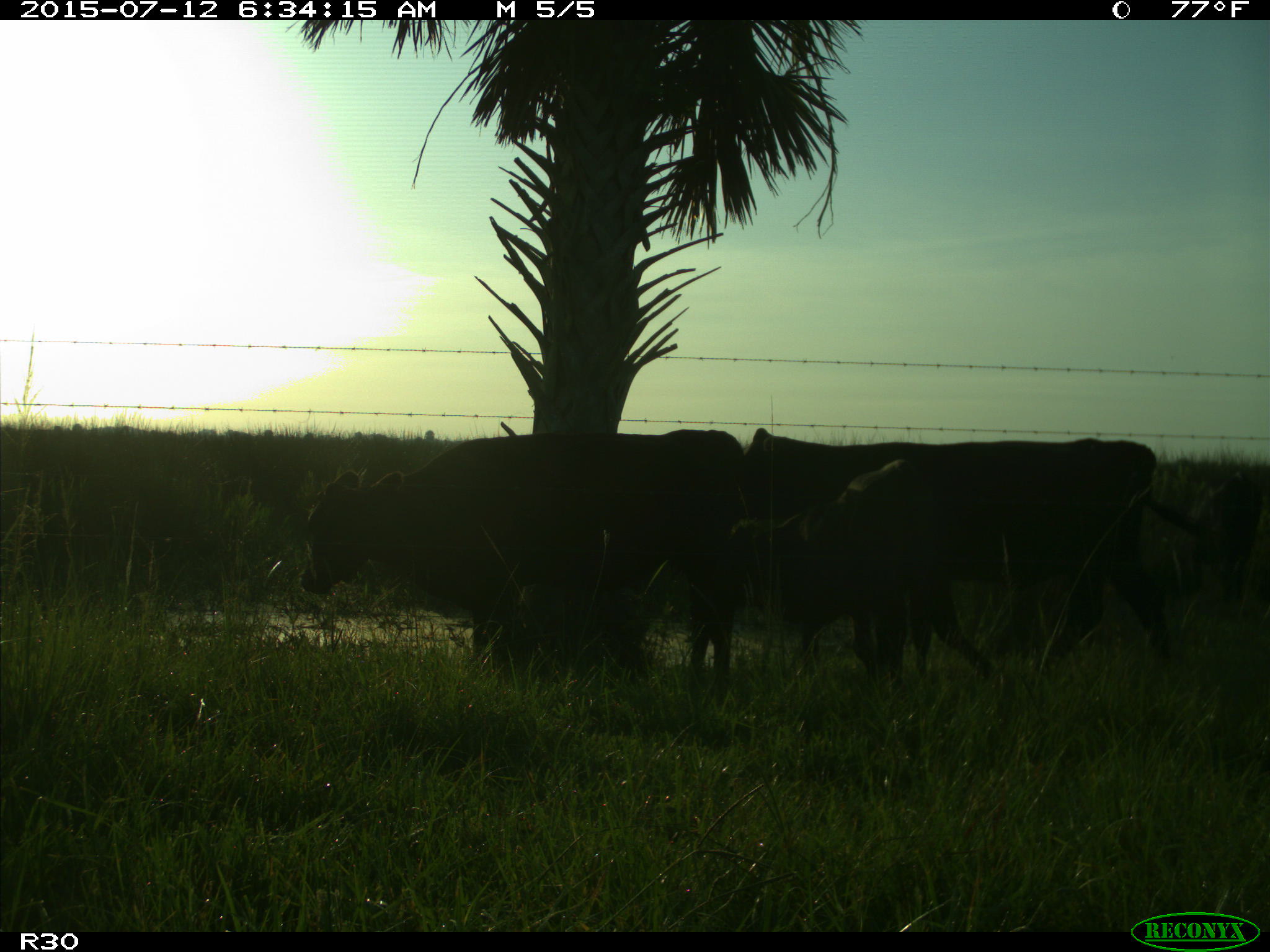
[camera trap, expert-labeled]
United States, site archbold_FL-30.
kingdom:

...

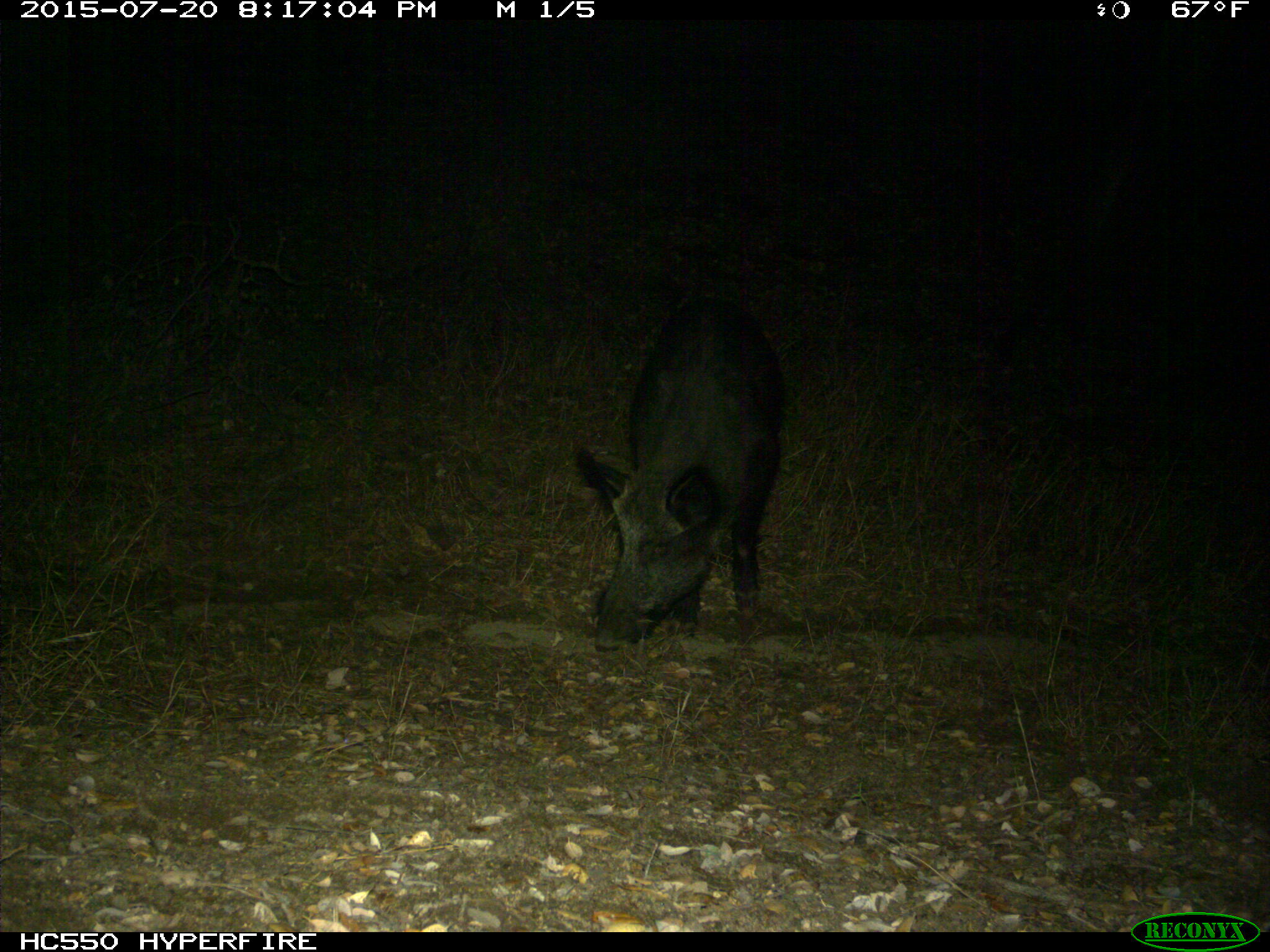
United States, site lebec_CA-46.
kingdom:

• ACTIVITY
Only lines with the word "site" count here; copy every one from the records.

• ANSWER TO THIS EXERCISE
United States, site archbold_FL-30.
United States, site lebec_CA-46.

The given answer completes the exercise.